We still have it. We left it there. However we covered it with steps and decking. Job done. Just have to find somewhere else for the bins.


Colours?

I fretted for ages over colours. Kept changing my mind. You see I had the red cooker already, along with some silver lights. Our floor is wooden with red, yellow, blue and white stripes in it. So what colours for the kitchen walls? Our kitchen is almost North facing, so dark. I went through pretty much all of the colour charts; red, green, yellow. Huh, kept changing my mind.

In the end Naked had a blue kitchen on display. I liked it, yet wanted it several shades darker. We were in Norfolk near Stiffkey....... So my side of the kitchen got painted Stiffkey Blue.

And we'd just come back from Edinburgh where I'd seen a huge flat decorated in a light blue. looking through some colour charts, good old Annie Sloan had a blue I liked. The nearest I found was St Giles Blue from Farrow & Ball. Really liked it, although nobody else did. Sod it, my kitchen, my paint, my colour. And the matching white to St Giles Blue is a pure white. That went up as well.

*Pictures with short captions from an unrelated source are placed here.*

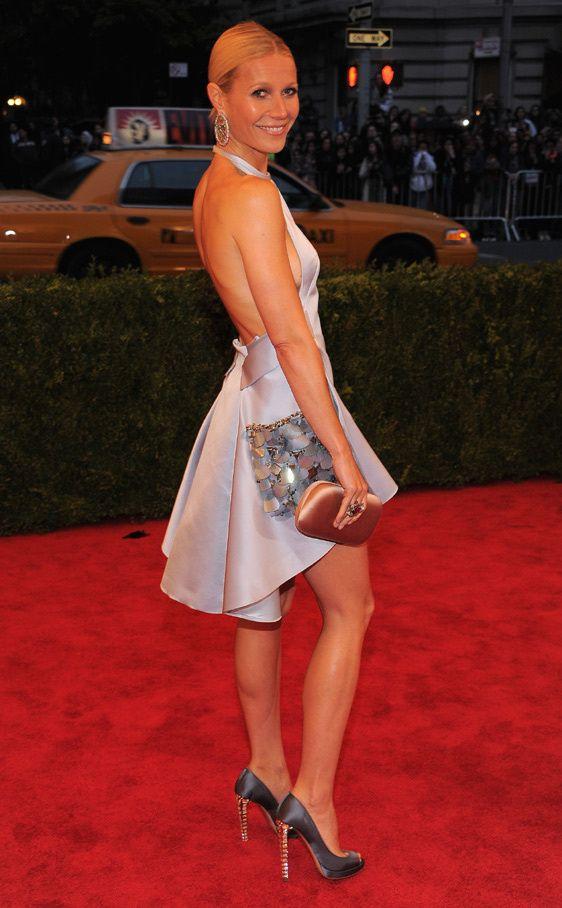 Impresionante llegada de Gwyneth Paltrow a la Gala con un vestido corto de suave color lavanda con apliques metálicos en los bolsillos, de Prada.
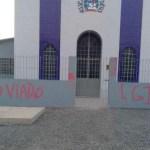 Igreja evangélica no Pernambuco amanhece com pichações.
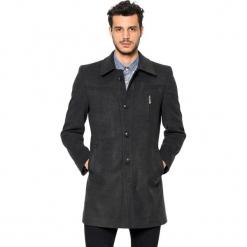 Płaszcz w kolorze antracytowym. Szare płaszcze zimowe męskie marki AVVA, Dewberry, m. Za 489,95 zł.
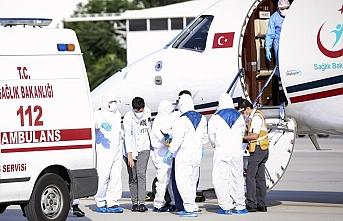 Kırgızistan'daki koronavirüs hastası 4 Türk vatandaşı yurda getirildi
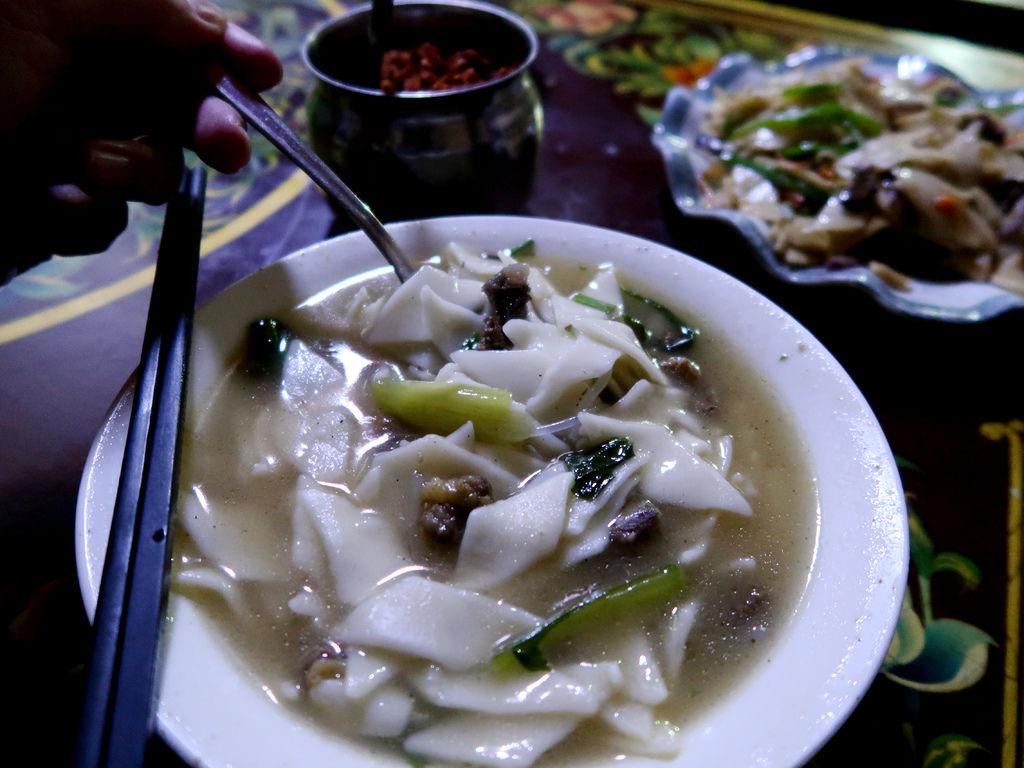 67-西藏吳酸酸 日喀則 藏餐廳 西藏麵片.JPG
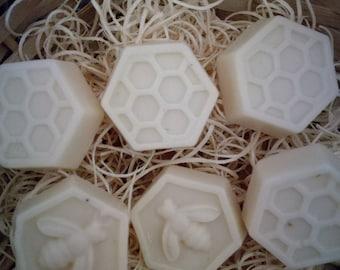 Mimi handmade 4x goat milk and honey soap
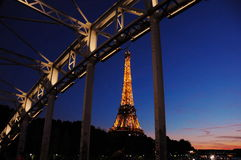 Śpiąca wieża eifla w Paryż Obrazy Royalty Free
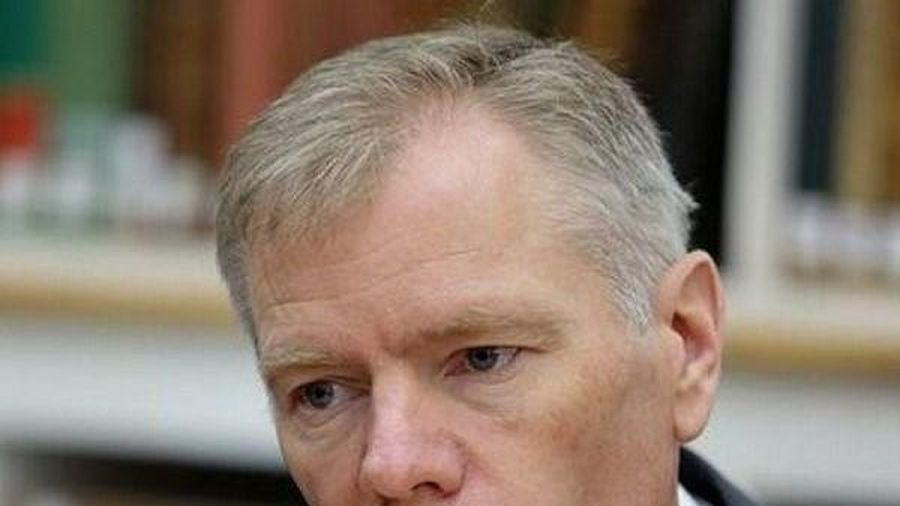 Đại sứ Anh tại Tehran Rob Macaire rời Iran sau khi bị tạm giữ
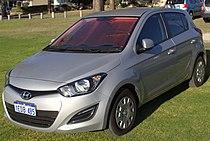 2013 Hyundai i20 (PB MY13) Active 5-door hatchback (2015-11-14) 01.jpg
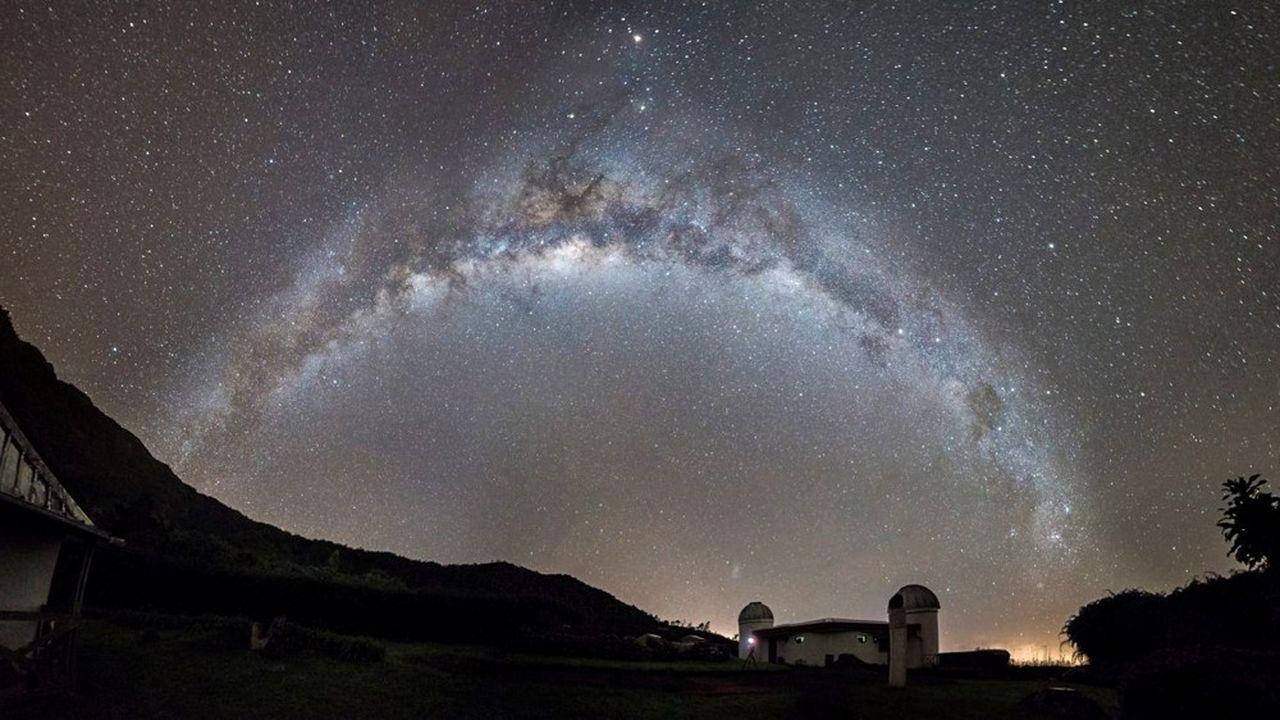 L'observatoire des Makes, à La Réunion, est l'un des 23télescopes répartis dans 12pays constituant le réseau Grandma, dédié aux ondes gravitationnelles.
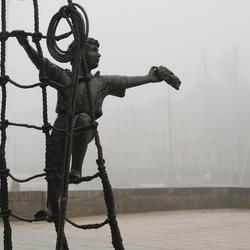 Schips that sail in the mist.... are in danger.JPG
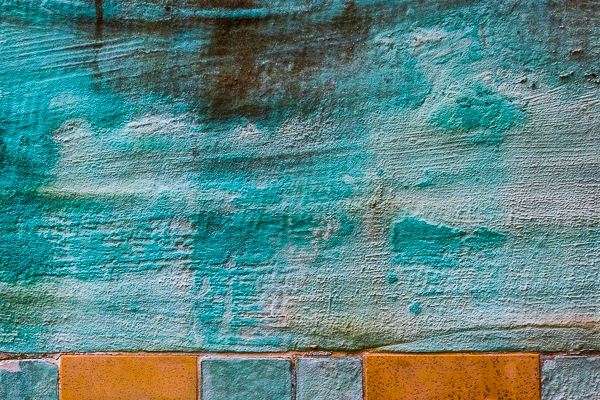 Picture 13: Turquoise wall with orange bricks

Funny but the white has proven the most problematic in a way. For years I've said to anybody who will listen that white is often a poor choice for a room. People think "room is dark, paint it white!" and go with that. Personally most rooms painted white to brighten them always look dingy. There're no contrast, so shadows make it look dirty and dull.


Insulation.

Our last builder ran hot. For our loft conversion I specified 200mm of insulation in the roof. He fitted 100mm whilst we were on holiday. Said it was enough. By then it was too late. For this build we had to have double glazing, which is actually quite nice now we have it. Sash windows prior you see. We also had to have a new sub-floor. So why not add insulation where possible? I now have the ceiling insulated, and also have 60mm of solid Swedish foam underfloor. And seeing as we have so much insulation, and as we did not want to have radiators.... we have no heating in the kitchen at all. So far it seems to work and is quite comfortable.


Does it work as a space to socialise?

No idea. Will say one thing. Our original kitchen, nobody would stop in it. I'd cook on my own. This one? First time my daughter brought her mate around, they sat on the kitchen floor, playing with the cat and chatting.

I'm not sure what the design influences were here. It's minimalist but not Scandi minimalist. It's not luxurious as the colours and materials - pretty much all wood - are not comforting in a warm embracing kind of way. Functional Brit Male Minimalistic? Not sure it will catch on. I don't really care; my wife adores it and just sits here, looking around. For hours.

It's not finished. We've populated it with our old stuff. The microwave is 15 years old, and the plates are all chipped. What we don't want to do is a cheque book finish, where we just go out and buy new stuff. Most of our kitchen has a back story. It's no IKEA or Wickes buy. We thought and fought for everything in it. Can't stop fighting now just because we've cooked a few meals.